The next challenge is how to get more private sector investment into adaptation projects, especially in climate resilient infrastructure in sectors like eco-tourism and sustainable agriculture. It is challenging, but we are trying to find investment from the private sector in such adaptation projects.

AO: How does the COVID-19 pandemic and the war in Ukraine affecting the leverage of climate finance?

SW: The economic effects of the coronavirus pandemic and the current war in Ukraine have been a challenge for getting more funding for climate action projects, but there has been a positive response so far from many developed countries willing to commit and even put more money to fund mitigation and adaptation efforts in less developed states.

The war in Ukraine has made several countries realise there is urgency in transitioning to sustainable renewable energy solutions, in Europe and other parts of the world. Accelerating such a transition has become a necessity for many countries.

GCF is starting its second replenishment (GCF-2) which is crucial in operationalising the global collective goal of ambitious and accessible climate finance.

GCF’s first replenishment (2020-2023) was an important element of the financial commitments needed to deliver the UNFCCC and its Paris Agreement. GCF has become a vital part of the global climate finance architecture, mobilising $10 billion during its first replenishment and investing in transformational climate projects worth over $40 billion (including co-financing) in more than 100 countries including Egypt.
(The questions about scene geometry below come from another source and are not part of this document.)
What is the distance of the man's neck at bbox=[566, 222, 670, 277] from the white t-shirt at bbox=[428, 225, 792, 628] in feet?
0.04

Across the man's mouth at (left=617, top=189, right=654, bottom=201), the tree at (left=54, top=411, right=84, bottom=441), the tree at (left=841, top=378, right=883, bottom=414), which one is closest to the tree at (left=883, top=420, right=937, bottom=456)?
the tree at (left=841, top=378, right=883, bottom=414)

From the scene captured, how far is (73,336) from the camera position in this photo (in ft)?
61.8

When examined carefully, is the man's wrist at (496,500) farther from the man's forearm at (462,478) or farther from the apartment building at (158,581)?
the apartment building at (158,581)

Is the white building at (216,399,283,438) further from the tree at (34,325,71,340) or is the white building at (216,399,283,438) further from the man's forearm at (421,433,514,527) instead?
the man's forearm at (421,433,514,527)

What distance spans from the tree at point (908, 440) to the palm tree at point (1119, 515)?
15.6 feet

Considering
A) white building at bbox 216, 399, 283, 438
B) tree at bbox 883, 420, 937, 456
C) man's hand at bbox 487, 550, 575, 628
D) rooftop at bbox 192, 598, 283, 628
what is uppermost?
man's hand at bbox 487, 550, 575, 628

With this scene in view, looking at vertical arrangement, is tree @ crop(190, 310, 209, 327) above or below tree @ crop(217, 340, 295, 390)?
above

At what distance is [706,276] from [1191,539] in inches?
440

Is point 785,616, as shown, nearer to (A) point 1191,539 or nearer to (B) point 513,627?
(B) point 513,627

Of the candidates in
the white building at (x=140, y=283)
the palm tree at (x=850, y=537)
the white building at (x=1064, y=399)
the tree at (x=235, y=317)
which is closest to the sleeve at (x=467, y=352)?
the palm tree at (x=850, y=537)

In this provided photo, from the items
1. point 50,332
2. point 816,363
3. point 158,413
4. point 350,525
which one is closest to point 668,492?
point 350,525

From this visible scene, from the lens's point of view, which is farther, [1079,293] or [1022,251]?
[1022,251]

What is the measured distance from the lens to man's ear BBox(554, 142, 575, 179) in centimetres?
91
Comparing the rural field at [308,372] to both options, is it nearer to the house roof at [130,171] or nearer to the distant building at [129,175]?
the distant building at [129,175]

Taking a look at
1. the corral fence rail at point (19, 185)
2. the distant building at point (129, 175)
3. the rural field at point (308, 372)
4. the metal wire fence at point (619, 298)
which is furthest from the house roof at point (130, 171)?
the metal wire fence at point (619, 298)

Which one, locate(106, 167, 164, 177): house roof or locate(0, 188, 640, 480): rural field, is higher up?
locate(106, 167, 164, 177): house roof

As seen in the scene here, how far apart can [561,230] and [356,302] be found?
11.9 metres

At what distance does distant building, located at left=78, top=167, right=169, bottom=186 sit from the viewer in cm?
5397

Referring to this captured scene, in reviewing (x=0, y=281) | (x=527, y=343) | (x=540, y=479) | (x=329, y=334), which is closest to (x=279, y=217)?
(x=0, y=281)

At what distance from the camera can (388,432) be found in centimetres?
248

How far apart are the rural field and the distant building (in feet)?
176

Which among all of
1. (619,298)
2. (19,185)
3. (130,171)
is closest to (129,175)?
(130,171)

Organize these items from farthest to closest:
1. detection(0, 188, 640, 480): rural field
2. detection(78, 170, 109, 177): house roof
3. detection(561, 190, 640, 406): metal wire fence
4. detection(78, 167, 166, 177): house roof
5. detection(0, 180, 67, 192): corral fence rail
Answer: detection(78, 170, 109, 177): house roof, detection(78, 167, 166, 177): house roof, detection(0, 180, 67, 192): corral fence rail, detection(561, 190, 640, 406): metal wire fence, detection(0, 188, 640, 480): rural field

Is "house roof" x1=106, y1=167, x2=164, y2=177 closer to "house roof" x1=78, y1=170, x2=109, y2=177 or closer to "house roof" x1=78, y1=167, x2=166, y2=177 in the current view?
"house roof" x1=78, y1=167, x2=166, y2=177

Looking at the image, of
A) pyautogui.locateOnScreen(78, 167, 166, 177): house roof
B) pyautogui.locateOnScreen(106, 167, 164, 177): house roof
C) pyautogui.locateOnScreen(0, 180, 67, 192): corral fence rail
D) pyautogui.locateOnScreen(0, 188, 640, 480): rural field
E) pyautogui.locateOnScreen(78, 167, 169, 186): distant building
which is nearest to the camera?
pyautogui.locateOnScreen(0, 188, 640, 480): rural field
GCF-2 will further strengthen GCF’s ability urgently respond to the climate crisis and empower climate action in developing countries, specifically for the 2024 – 2027 period.

AO: What do you think about funding loss and damage?

SW: One of the strongest messages that we have heard throughout COP27 was about finding ways to fund loss and damage, leading to agreeing on the establishment of such a fund.

Around 30 percent of the Green Climate Fund resources already go towards helping to address issues related to loss and damage, particularly in averting climate damage through establishing early warning systems.

However, while addressing loss and damage, it is important to note that money dedicated to mitigation and adaptation efforts should not be decreased or directed towards other areas, so that needs for both do not increase in the future and create disruption. Instead, we need to find additional resources.

AO: With the current global food crisis, how important is funding food security efforts?

SW: Providing funds for food security efforts is very important, while taking into account the need for a just and fair transition in terms of taking into consideration the social consequences as countries go through their energy and sustainable transition efforts.

There were voices during COP27 about the need to have a fair transition towards the lower carbon food systems, and how to make such a transition. This should be taken into consideration.

That is why a just food transition has to be taken into consideration, and I hope that by COP28 next year there will be a funding program for food transition, as it is an area of interest for the GCF that already has many project on sustainable agriculture and food security.